- [Objective]:
Copy the items from the line containing "As this scene" through the line containing "4.73 meters", both included, with their requests. In the answers only, raise every coordinate and distance value by 124.

[Data taken from a collection]

%%

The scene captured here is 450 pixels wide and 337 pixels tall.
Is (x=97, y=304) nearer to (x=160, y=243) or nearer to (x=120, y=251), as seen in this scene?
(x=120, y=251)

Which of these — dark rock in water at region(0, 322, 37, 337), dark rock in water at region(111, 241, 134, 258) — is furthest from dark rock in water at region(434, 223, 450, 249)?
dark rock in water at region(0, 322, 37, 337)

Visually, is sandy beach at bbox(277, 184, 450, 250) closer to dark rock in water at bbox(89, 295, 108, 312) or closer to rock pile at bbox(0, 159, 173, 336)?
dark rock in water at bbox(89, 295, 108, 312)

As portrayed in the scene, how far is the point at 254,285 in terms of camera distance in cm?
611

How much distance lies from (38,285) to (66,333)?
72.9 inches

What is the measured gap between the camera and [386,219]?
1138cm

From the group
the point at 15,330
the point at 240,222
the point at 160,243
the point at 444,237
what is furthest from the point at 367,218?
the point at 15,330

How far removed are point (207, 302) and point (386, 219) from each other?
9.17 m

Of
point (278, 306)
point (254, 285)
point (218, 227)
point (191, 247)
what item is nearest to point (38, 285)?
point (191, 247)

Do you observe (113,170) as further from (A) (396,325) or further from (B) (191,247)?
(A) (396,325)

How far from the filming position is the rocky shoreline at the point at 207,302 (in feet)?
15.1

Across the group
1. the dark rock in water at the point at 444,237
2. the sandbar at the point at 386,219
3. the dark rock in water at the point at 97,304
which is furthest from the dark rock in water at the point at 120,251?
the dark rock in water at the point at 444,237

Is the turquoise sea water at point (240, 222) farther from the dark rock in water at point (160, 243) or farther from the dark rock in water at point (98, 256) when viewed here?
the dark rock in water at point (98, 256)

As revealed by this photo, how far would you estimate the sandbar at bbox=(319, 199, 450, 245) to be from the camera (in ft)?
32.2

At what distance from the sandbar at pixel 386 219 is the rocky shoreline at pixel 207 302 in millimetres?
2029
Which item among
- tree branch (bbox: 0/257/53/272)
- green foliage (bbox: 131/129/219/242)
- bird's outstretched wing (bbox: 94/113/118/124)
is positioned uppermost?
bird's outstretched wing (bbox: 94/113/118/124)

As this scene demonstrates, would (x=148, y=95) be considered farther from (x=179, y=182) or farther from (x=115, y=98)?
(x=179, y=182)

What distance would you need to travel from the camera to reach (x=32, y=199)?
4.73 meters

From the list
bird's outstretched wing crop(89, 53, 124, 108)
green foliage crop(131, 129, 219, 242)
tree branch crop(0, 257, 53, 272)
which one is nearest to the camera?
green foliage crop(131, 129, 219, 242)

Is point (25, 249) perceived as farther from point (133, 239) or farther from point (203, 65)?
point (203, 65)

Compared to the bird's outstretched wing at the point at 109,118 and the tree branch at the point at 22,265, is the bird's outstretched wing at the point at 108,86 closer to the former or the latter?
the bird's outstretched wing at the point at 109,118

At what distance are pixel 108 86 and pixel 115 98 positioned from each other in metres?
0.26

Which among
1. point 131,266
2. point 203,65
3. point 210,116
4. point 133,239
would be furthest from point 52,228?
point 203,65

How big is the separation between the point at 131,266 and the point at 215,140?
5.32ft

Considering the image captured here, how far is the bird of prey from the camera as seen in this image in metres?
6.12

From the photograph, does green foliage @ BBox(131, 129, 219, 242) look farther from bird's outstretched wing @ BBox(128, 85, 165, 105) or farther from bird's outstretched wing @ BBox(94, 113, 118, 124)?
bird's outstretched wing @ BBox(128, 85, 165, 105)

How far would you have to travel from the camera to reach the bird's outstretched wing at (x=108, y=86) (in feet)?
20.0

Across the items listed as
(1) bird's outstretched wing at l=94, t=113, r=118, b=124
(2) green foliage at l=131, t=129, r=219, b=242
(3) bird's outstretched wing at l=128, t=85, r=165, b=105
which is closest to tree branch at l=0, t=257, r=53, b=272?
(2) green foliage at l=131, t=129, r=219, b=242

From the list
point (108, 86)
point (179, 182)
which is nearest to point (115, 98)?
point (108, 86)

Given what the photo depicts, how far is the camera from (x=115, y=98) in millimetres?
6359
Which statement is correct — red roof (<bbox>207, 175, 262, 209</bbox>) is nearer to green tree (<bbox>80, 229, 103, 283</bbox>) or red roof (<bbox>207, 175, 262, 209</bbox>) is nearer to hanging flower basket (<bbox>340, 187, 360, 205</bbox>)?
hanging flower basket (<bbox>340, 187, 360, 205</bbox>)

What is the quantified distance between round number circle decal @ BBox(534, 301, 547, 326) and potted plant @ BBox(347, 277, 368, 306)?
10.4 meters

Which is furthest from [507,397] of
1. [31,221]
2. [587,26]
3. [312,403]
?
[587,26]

%%

- [Final answer]:
As this scene demonstrates, would (x=148, y=95) be considered farther from (x=179, y=182) or farther from (x=115, y=98)?
(x=303, y=306)

What distance would you need to travel from the camera to reach (x=32, y=199)?
128.73 meters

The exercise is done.